This is a small intro to what a container(e.g. docker container) is using under the surface to achieve process isolation.

  • changing the root file system using chroot
  • using namespaces to create a separate view of the system resources for the process - process ID:s, mount points, networks, users, etc.
  • using control groups to restrict resources - CPU, memory, network traffic.

The root file system

To start with, a container has it’s own file system, so we need to download a root file system. Or create one.

A root file system to try out

I chose to download the root file system used for CentOS 7 docker containers which can be found here https://github.com/CentOS/sig-cloud-instance-images/raw/CentOS-7.8.2003-x86_64/docker/centos-7.8.2003-x86_64-docker.tar.xz.

  1. Download
wget https://github.com/CentOS/sig-cloud-instance-images/raw/CentOS-7.8.2003-x86_64/docker/centos-7.8.2003-x86_64-docker.tar.xz
  1. Extract root files system to directory named rootfs
mkdir rootfs && tar -xvf centos-7.8.2003-x86_64-docker.tar.xz -C rootfs
  1. Mount required mount points into our root file system and copy the resolve file so we get DNS working inside our container
sudo mount --bind /dev rootfs/dev
sudo mount --bind /proc rootfs/proc
cp /etc/resolv.conf rootfs/etc/

For more info on the file systems we are mounting above:

“The proc file system acts as an interface to internal data structures in the kernel. It can be used to obtain information about the system and to change certain kernel parameters at runtime (sysctl).” (https://www.kernel.org/doc/html/latest/filesystems/proc.html)

“/dev is the location of special or device files” (https://tldp.org/LDP/Linux-Filesystem-Hierarchy/html/dev.html)

  1. Use chroot to make it our new “working” file system
sudo chroot rootfs/ /bin/bash

Try it out issuing a yum search:

yum search telnet

If we run ps:

ps -ef 

we note that host processes are visible inside the container, this is undesirable since one of the points of running a container is to isolate the process. Enter namespaces.

Namespaces

Namespaces are used to further isolate our process.
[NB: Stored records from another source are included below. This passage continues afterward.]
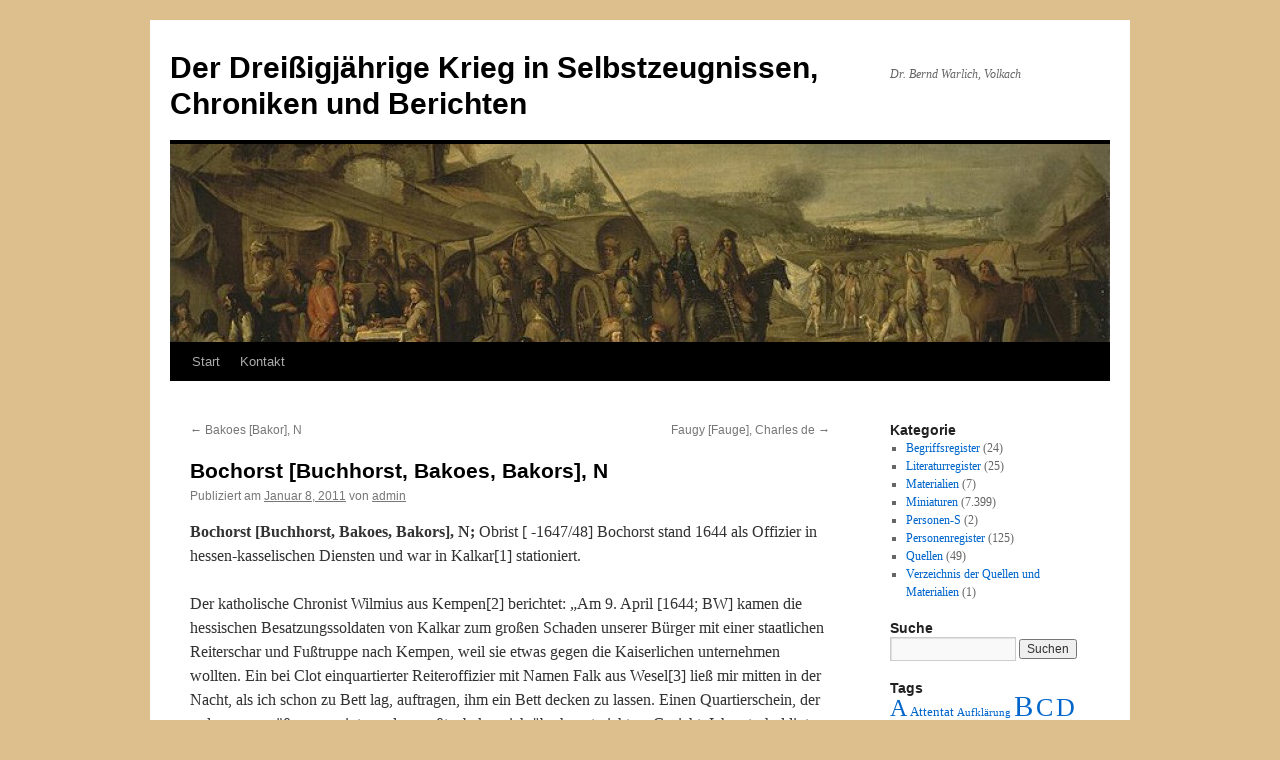

--- FILE ---
content_type: text/html; charset=utf-8
request_url: https://www.google.com/recaptcha/api2/aframe
body_size: 270
content:
<!DOCTYPE HTML><html><head><meta http-equiv="content-type" content="text/html; charset=UTF-8"></head><body><script nonce="XOJMW-_gPv6QJnHIqNkz0g">/** Anti-fraud and anti-abuse applications only. See google.com/recaptcha */ try{var clients={'sodar':'https://pagead2.googlesyndication.com/pagead/sodar?'};window.addEventListener("message",function(a){try{if(a.source===window.parent){var b=JSON.parse(a.data);var c=clients[b['id']];if(c){var d=document.createElement('img');d.src=c+b['params']+'&rc='+(localStorage.getItem("rc::a")?sessionStorage.getItem("rc::b"):"");window.document.body.appendChild(d);sessionStorage.setItem("rc::e",parseInt(sessionStorage.getItem("rc::e")||0)+1);localStorage.setItem("rc::h",'1768645333277');}}}catch(b){}});window.parent.postMessage("_grecaptcha_ready", "*");}catch(b){}</script></body></html>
There are some different types of namespaces, some examples:

User namespace - has it’s own set of user and group IDs.
Network namespace - has it’s own network stack (i.e set of ip addresses, socket listing and more).
Mount namespace - independent list of mount points seen by it’s processes.
Process ID (PID) namespace - has it’s own set of PIDs that processes use.
IPC namespace - IPC resources.
UNIX Time-Sharing namespace - Isolates hostname.
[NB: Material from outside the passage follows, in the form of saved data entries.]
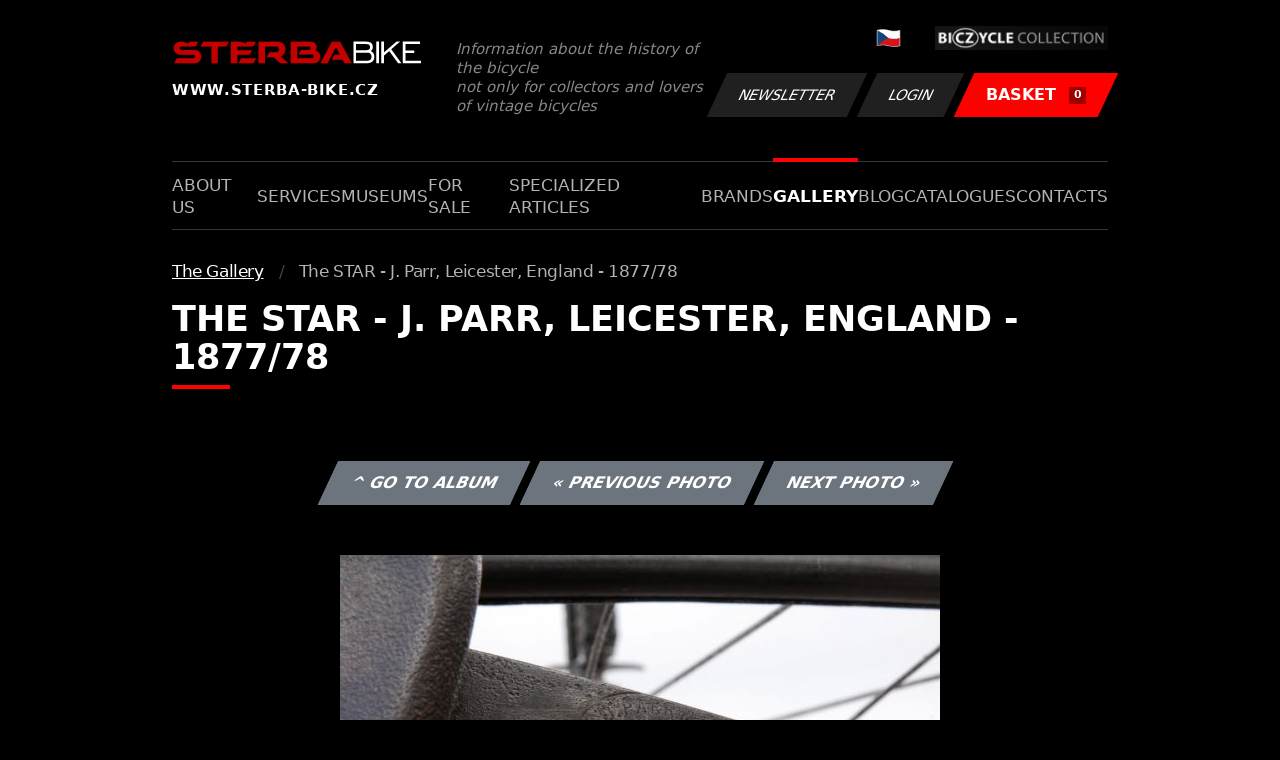

--- FILE ---
content_type: text/html; charset=UTF-8
request_url: https://www.sterba-bike.cz/fotka/18914/category/the-gallery?lang=EN&sort=a
body_size: 2109
content:
<!doctype html>
<html lang="cs">
<head>
<meta charset="utf-8">
<meta name="viewport" content="width=device-width, initial-scale=1, shrink-to-fit=no">
<meta name='copyright' content='(C) 2011 www.sterba-bike.cz' />
<meta name='description' content='The STAR - J. Parr, Leicester, England - 1877/78 - The STAR - J. Parr, Leicester, England - 1877/78 - The Gallery - Gallery - STERBA-BIKE.cz' />
<meta name='author' content='Autor webové prezentace: http://mywebdesign.cz/' />

<title>The STAR - J. Parr, Leicester, England - 1877/78 - The STAR - J. Parr, Leicester, England - 1877/78 - The Gallery - Gallery - ŠTĚRBA-BIKE.cz</title>

<style> svg { max-width: 0px; height: auto; } .preload * {transition: none !important;} </style>
<link rel="preconnect" href="https://fonts.googleapis.com">
<link rel="preconnect" href="https://fonts.gstatic.com" crossorigin>
<link href="https://fonts.googleapis.com/css2?family=PT+Sans:wght@400;700&display=swap" rel="stylesheet">
<link rel='stylesheet' type='text/css' href='/styles/20240107-220529/css.css'>
<link rel='shortcut icon' href='/favicon.png' type='image/x-icon'>

<meta property="og:site_name" content="ŠTĚRBA-BIKE.cz - Gallery" />
<meta property="fb:admins" content="1694457517" />
<meta property="og:type" content="website" />
<meta property="og:image" content="https://www.sterba-bike.cz/media/fb/CZ.jpg">


<meta http-equiv='Pragma' content='no-cache' />
<meta http-equiv='Cache-Control' content='no-cache' />
<meta http-equiv='Expires' content='-1' />
<meta name='robots' content='all, follow' />

<script>(function(a){_q=function(){return a;};$=function(f){typeof f==="function" && a.push(arguments);return $;};jQuery=$.ready=$;}([]));</script>
</head>

<body class="preload">
<div class="web-wrap">

<div class="header">
	<div class="container">
		<a href="/?lang=EN" class="header__logo">
			<strong>
				<img src="/styles/img/logo.svg">
				<span>www.sterba-bike.cz</span>
			</strong>
			<span>Information about the history of the bicycle<br/> not only for collectors and lovers of vintage bicycles</span>
		</a>
		<div class="header__group">
			<div class="header__group__top">
				
					<a href="/"><span><img class="lazyload" data-src="/styles/img/CZ.svg"/></span></a>
								
				<img class="lazyload" data-src="/styles/img/collection.png"/>
			</div>
			<div class="header__group__btn">
<a class='btn btn-dark' href='/newsletter.php?lang=EN'>Newsletter</a><a class='btn btn-dark' href='/eshop_prihlaseni.php?lang=EN'>Login</a>
				<a href="/eshop_nakupnikosik.php?lang=EN" class="btn btn-danger"><span>BASKET<small>0</small></span></a>
			</div>
		</div>
		<a href="" class="js-nav-toggle">
			<span>
				<img class="lazyload" data-src="/styles/img/menu.svg"/>
				<img class="lazyload" data-src="/styles/img/times.svg"/>
			</span>
			<strong>Menu</strong>
		</a>
	</div>
</div>
<div class="nav"><div class="container"><ul class="no-style">
  <li><a href='/section/aboutus?lang=EN'>About us</a></li><li><a href='/section/services?lang=EN'>Services</a></li><li><a href='/section/museums?lang=EN'>Museums</a></li><li><a href='/section/forsale?lang=EN'>For sale</a></li><li><a href='/section/specializedarticles?lang=EN'>Specialized articles</a></li><li><a href='/section/brands?lang=EN'>Brands</a></li><li><a class='active'  href='/group/gallery?lang=EN'>Gallery</a></li><li><a href='/section/informationmix?lang=EN'>Blog</a></li><li><a href='/section/cat?lang=EN'>Catalogues</a></li><li><a href='/section/contacts?lang=EN'>Contacts</a></li>
</ul></div></div>

<div class="content"><div class="container">



     <ul class="breadcrumbs no-style"><li><a href='/group/gallery?lang=EN'>The Gallery</a></li><li>The STAR - J. Parr, Leicester, England - 1877/78</li></ul>
     <h1 class='red'>The STAR - J. Parr, Leicester, England - 1877/78</h1><div class="card-foto"><p class="admin"><a class="btn btn-secondary" href="/album/638/catid/0?lang=EN?sort=a">^ Go to album</a> <a class="btn btn-secondary" href="/fotka/18913/catid/0?lang=EN?sort=a">&laquo; Previous photo</a> <a class="btn btn-secondary" href="/fotka/18915/catid/0?lang=EN?sort=a">Next photo &raquo;</a></p></div><div class='splitter10'></div><div class='fotoimage' id='fotoimage'><div class='mainimage'><a href='/media/foto/18/img5ee64b8bd6c06bab3746e043be47bf9b.jpg' data-fancybox='colorshow' title='The STAR - J. Parr, Leicester, England - 1877/78'><img src='/media/thumb/18/mthu5ee64b8bd6c06bab3746e043be47bf9b.jpg' alt='The STAR - J. Parr, Leicester, England - 1877/78' /></a></div><p class='fotoright'><em>photo 14 from 20</em></p><div class="gallery-list"><div class="card-gallery"><div class="card-gallery__img"><a href='/media/foto/18/imgab680d3d59e83c36efdd85c4b7137103.jpg' data-bg='/media/thumb/18/mthuab680d3d59e83c36efdd85c4b7137103.jpg' class='lazyload' data-fancybox='album638' title='The STAR - J. Parr, Leicester, England - 1877/78'></div></a></div><div class="card-gallery"><div class="card-gallery__img"><a href='/media/foto/18/img5ee64b8bd6c06bab3746e043be47bf9b.jpg' data-bg='/media/thumb/18/mthu5ee64b8bd6c06bab3746e043be47bf9b.jpg' class='lazyload' data-fancybox='album638' title='The STAR - J. Parr, Leicester, England - 1877/78'></div></a></div><div class="card-gallery"><div class="card-gallery__img"><a href='/media/foto/18/img3a360700e3541f1de627b83c9fe6a0a2.jpg' data-bg='/media/thumb/18/mthu3a360700e3541f1de627b83c9fe6a0a2.jpg' class='lazyload' data-fancybox='album638' title='The STAR - J. Parr, Leicester, England - 1877/78'></div></a></div></div><div class='splitter1'></div></div>
  


</div></div>

<div class="footer-copy">
    <div class="container">
	  <div>
	    <p>Copyright © 2026 Štěrba-kola.cz.<br/> Webdesign od <a href="https://mywebdesign.cz/" target="_blank">MyWebdesign.cz</a></p>
	  </div>
	  <div>
	    <p><a href="#top">Page top</a></p>
	</div>
    </div>
</div>

</div>
<script async src="/styles/20240107-220529/js.js"></script>
</body></html>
An example of using a PID namespace:

The command we use to create a namespace is unshare. Try it out by running this command to start our container:

sudo unshare -f -p --mount-proc=rootfs/proc chroot rootfs

If we run ps again, we should not see host processes:

[root@DESKTOP-J631UAD /]# ps -ef
UID          PID    PPID  C STIME TTY          TIME CMD
root           1       0  0 23:16 ?        00:00:00 /bin/bash -i
root          10       1  0 23:36 ?        00:00:00 ps -ef

CGroups

CGroups are used to restrict resources like memory and CPU for specific processes. Here is an example of restricting memory of our containers shell.
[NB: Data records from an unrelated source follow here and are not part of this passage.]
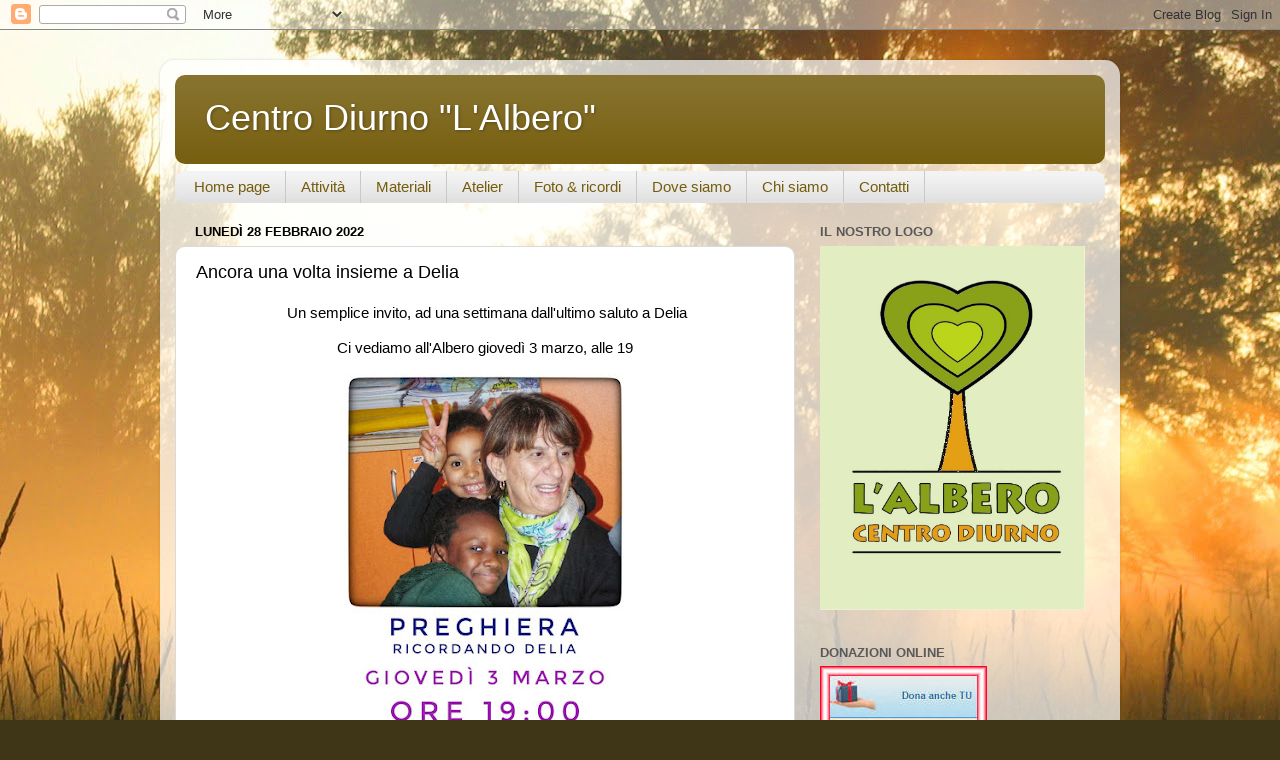

--- FILE ---
content_type: text/html; charset=UTF-8
request_url: https://alberocentrodiurno.blogspot.com/b/stats?style=BLACK_TRANSPARENT&timeRange=ALL_TIME&token=APq4FmBUQE8UhSnm9jeaZ1msrNTDHviawpQYp0BjisFtZUR6VWIMFA-eyU6IgWOUlRcmgfb4jdm0SlXfNn7rsxebs32k-gHvBA
body_size: -20
content:
{"total":24101,"sparklineOptions":{"backgroundColor":{"fillOpacity":0.1,"fill":"#000000"},"series":[{"areaOpacity":0.3,"color":"#202020"}]},"sparklineData":[[0,40],[1,22],[2,2],[3,16],[4,22],[5,4],[6,18],[7,56],[8,66],[9,84],[10,42],[11,30],[12,44],[13,4],[14,0],[15,0],[16,0],[17,8],[18,12],[19,12],[20,4],[21,4],[22,0],[23,6],[24,22],[25,48],[26,38],[27,70],[28,6],[29,2]],"nextTickMs":3600000}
To create a cgroup we create a directory inside /sys/fs/cgroup/

sudo mkdir /sys/fs/cgroup/container_cgroup

This should then be auto populated, check it out:

ls /sys/fs/cgroup/container_cgroup

Now we need to add our container process to our cgroup - do the following (outside the container chroot when the container is running):

  1. Find PID of the unshare process
ps -ef | grep unshare

Take note of the unshare pid (the one without sudo in front).

  1. Find PID of our shell, by looking for child processes to the unshare pid
ps -ef | grep $PID_OF_UNSHARE

You should see one bash PID running as a child to the unshare PID. Take note.

  1. Echo the PID of our shell into the cgroup.procs file
sudo echo $PID_OF_SHELL > /sys/fs/cgroup/container_cgroup/cgroup.procs

DONE.

Add a memory limit of 10MB to our cgroup:

sudo echo "10000000" > /sys/cgroup/container_cgroup/memory.max

Now test it out by running a process inside the container that eats more memory then specified above.